Deborah de Robertis : la force femme

Le 01/10/2013

Deborah de Robertis pétille, bouscule et défend magistralement son double statut d’artiste et de femme. Plasticienne luxembourgeoise ayant pour outils la photographie et la vidéo, elle rudoie sans cesse la question des rapports dominés / dominants : l’homme et la femme, l’artiste et la galerie, la prostituée et son client.
Une série de photos la montre dévoilant son sexe nu, elle s’offre les cuisses très écartées - comme dans un rituel primitif - devant des galeries d’art contemporain, des musées, ou des lieux publics du monde politique. Là où de prime abord elle semble s’offrir, elle opère en réalité une transformation radicale et provocante, inversant la position de la muse, de la femme, de la putain, et devient maître d’oeuvre, dans tous les sens du terme.
Re-visitant aussi le lien de l’artiste soumis au regard de la galerie, et de la prostituée avec son client, elle vend ses photos à un prix inférieur si son sexe est caché par des pixels, que s’il ne l’est pas. Il faut payer plus, pour voir plus.

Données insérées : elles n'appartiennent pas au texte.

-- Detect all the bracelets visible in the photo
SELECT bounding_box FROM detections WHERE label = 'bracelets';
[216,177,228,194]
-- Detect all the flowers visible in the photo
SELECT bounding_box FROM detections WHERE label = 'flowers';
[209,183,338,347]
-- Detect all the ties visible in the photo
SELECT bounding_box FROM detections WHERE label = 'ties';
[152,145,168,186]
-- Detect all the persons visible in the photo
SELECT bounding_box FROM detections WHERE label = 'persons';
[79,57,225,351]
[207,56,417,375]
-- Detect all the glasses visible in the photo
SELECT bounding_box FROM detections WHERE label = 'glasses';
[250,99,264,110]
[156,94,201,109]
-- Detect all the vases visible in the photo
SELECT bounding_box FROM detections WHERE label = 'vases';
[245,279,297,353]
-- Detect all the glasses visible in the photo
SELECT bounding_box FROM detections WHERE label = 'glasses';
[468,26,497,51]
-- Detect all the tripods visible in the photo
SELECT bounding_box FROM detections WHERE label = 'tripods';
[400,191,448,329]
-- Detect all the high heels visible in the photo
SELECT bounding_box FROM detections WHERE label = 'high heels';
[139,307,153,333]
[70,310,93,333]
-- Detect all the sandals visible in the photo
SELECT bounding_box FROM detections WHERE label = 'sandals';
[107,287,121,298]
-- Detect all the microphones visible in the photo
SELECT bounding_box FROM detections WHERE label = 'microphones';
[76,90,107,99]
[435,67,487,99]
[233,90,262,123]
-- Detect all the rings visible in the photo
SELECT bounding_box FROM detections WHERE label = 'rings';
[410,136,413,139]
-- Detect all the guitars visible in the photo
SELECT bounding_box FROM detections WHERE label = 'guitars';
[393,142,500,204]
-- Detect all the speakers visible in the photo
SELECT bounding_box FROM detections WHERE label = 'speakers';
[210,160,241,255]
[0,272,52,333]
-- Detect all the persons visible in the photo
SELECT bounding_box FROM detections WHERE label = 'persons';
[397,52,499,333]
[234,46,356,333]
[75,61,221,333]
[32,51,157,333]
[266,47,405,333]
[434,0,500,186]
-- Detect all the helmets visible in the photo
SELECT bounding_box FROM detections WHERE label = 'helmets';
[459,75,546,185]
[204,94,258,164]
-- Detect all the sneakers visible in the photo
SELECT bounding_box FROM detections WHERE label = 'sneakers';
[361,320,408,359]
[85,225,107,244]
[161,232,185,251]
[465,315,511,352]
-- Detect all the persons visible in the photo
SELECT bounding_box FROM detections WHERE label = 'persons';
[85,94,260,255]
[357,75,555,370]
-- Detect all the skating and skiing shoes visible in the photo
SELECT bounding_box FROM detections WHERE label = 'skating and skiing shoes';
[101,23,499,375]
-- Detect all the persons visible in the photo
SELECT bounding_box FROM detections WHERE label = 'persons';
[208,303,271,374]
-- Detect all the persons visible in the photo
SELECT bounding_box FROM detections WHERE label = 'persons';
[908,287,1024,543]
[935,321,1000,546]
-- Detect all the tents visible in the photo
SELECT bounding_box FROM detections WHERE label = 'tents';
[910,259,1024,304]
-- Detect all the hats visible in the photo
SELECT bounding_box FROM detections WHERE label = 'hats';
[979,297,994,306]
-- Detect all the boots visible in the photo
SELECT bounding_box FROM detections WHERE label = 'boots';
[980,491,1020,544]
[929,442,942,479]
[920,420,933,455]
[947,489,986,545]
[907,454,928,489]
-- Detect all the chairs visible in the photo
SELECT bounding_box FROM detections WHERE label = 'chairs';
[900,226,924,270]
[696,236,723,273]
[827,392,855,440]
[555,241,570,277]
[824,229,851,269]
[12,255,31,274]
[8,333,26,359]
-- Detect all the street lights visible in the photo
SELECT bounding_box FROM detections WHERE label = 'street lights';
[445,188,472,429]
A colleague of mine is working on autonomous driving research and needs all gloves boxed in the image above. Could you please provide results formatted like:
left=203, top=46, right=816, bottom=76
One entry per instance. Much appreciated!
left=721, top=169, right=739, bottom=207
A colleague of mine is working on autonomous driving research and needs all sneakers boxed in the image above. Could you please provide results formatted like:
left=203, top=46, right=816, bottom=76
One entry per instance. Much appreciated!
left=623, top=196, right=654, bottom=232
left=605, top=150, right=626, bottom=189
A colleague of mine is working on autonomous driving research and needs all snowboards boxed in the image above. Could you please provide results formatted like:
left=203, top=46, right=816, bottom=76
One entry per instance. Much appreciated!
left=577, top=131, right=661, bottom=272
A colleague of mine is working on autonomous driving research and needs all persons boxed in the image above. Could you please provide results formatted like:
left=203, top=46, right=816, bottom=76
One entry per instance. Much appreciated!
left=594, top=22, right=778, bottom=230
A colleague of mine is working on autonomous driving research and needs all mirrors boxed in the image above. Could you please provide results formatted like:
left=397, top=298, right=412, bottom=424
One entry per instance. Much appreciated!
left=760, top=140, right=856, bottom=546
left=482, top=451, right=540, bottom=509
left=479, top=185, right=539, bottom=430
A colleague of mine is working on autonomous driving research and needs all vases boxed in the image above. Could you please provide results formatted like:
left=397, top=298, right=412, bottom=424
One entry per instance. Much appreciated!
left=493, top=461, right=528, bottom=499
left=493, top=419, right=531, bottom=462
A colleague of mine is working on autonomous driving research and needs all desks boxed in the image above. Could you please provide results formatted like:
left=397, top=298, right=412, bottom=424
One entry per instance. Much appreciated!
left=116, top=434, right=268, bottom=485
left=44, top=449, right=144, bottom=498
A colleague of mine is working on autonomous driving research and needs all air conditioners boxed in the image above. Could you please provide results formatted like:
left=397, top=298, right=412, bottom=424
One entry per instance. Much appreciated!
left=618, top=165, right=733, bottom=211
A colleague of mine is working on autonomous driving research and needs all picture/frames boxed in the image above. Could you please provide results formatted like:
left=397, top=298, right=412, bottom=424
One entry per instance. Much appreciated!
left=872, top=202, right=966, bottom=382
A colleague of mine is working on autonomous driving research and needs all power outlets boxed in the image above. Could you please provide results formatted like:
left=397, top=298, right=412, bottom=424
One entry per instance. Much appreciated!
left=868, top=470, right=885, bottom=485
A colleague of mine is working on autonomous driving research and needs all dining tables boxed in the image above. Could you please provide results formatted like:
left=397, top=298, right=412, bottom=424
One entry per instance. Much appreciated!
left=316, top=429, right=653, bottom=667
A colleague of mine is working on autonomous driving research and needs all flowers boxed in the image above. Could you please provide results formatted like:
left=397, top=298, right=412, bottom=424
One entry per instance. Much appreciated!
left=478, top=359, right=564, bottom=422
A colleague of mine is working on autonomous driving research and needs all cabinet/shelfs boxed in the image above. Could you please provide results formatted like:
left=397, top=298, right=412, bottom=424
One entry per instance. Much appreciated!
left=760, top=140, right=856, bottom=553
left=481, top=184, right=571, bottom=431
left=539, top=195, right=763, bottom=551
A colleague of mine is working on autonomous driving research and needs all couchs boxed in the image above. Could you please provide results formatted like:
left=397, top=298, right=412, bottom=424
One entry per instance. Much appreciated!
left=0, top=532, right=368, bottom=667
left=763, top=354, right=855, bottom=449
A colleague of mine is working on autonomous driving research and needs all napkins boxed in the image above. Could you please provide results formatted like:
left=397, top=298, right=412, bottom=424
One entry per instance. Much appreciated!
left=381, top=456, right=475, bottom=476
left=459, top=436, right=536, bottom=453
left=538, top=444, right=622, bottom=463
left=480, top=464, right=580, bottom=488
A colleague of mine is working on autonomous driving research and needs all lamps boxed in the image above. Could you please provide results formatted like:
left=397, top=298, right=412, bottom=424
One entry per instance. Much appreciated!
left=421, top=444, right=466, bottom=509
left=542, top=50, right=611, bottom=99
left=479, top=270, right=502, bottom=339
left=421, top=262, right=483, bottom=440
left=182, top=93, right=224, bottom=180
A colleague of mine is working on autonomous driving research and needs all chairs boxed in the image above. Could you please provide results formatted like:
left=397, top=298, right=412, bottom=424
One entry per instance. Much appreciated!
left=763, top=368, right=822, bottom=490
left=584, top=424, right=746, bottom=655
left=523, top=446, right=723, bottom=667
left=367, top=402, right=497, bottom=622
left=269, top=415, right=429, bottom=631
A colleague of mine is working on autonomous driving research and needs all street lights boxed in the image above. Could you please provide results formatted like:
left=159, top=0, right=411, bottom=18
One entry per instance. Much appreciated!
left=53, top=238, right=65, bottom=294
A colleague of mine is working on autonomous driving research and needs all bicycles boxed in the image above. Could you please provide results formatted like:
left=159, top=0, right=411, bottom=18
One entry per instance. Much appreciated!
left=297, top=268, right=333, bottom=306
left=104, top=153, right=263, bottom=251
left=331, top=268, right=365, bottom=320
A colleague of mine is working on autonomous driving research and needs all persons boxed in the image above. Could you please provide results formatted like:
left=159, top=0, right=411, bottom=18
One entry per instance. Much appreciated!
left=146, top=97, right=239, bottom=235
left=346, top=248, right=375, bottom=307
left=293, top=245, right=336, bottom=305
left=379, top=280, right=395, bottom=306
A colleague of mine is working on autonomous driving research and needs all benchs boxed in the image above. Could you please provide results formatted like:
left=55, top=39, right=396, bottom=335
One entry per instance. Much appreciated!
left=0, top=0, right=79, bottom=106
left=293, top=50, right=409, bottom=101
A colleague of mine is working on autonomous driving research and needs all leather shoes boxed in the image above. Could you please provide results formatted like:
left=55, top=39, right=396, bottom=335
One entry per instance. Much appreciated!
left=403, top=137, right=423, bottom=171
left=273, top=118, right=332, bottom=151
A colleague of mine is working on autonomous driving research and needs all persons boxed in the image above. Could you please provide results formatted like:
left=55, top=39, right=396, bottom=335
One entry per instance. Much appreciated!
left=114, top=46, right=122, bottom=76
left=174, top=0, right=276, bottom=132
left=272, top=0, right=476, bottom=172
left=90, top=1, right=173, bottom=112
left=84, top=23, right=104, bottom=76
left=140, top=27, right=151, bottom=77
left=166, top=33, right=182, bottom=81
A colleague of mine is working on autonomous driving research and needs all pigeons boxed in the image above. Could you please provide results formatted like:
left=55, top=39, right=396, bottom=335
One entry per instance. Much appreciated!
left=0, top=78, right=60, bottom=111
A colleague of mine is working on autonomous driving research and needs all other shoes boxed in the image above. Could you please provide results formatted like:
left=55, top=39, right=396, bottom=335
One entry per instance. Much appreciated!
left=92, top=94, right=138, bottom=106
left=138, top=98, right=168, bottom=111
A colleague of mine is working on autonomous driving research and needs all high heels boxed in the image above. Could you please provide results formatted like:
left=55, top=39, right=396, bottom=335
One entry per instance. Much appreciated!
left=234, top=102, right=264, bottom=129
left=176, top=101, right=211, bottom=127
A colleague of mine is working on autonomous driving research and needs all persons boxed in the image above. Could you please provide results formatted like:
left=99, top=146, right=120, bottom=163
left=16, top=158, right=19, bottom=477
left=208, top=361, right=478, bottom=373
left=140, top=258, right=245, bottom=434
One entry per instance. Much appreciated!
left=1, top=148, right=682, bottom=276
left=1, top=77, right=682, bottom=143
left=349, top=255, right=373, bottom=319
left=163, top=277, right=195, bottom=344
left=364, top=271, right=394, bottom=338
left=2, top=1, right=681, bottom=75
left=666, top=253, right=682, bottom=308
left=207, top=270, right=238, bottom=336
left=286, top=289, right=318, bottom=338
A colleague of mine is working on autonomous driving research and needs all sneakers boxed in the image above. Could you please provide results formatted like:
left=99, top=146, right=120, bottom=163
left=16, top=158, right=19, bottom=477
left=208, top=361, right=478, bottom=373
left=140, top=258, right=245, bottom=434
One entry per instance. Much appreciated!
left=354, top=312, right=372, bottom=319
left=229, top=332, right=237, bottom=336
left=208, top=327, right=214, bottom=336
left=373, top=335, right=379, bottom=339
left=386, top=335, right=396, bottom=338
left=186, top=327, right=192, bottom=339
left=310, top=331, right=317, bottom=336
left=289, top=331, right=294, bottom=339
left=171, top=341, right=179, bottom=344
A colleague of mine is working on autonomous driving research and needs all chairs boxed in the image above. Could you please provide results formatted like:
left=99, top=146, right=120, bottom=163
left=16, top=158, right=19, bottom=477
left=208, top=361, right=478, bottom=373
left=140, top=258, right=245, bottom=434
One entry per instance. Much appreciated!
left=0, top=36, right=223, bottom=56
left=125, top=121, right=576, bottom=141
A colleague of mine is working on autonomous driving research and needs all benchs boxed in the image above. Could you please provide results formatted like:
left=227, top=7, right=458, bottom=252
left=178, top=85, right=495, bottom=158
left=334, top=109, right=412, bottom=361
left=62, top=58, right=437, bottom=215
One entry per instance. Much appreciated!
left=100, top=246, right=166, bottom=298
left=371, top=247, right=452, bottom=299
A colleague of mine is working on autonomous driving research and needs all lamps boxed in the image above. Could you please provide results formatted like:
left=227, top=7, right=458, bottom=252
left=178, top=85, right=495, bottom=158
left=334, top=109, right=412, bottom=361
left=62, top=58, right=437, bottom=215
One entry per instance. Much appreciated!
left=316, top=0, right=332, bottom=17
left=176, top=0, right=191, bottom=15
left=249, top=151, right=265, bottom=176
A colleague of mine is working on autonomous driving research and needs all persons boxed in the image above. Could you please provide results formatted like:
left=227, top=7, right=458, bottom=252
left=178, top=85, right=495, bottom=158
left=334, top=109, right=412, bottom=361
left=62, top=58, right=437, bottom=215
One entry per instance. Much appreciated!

Dans son film « Cherry on top », l’artiste se mêle à des hommes qui, pour certains, enseignent l’art de séduire. Elle les reçoit un par un dans une chambre d’hôtel, installant une atmosphère conviviale (vin, cigarettes ...) ; elle filme la scène sur pied, puis donne à l’homme la caméra, pour le bercer dans l’illusion qu’il dirige la conversation, qu’il la domine lorsqu’elle s’offre nue à la caméra. Au montage, elle prend un contrôle qu’elle n’a en réalité jamais lâché, obligeant l’auteur des images à se retrouver simple pion dans son travail. N’est plus le réalisateur celui qui pensait l’être, c’est - comme précédemment - le sujet qui manipule, dans toute la force de sa nudité. D’elle, l’artiste Juan d’Oultremont dit : "Toujours dans un état de fébrilité extrême, dans ses films elle maîtrise les hasards et les rendez-vous et les transforme en rituels. Elle s’entoure de toutes sortes de compétences qui auront le loisir de penser que le travail est en train de lui échapper, et au dernier moment elle en fixera le cadre et l’imposera sous une forme que personne sauf elle n’aurait osé imaginer".

Actuellement en résidence à Paris, à la "Cité Internationale des Arts", elle devrait prochainement y proposer une performance. La force de cette artiste qui n’a pas encore 30 ans, nous invite à penser qu’il faut la surveiller de près.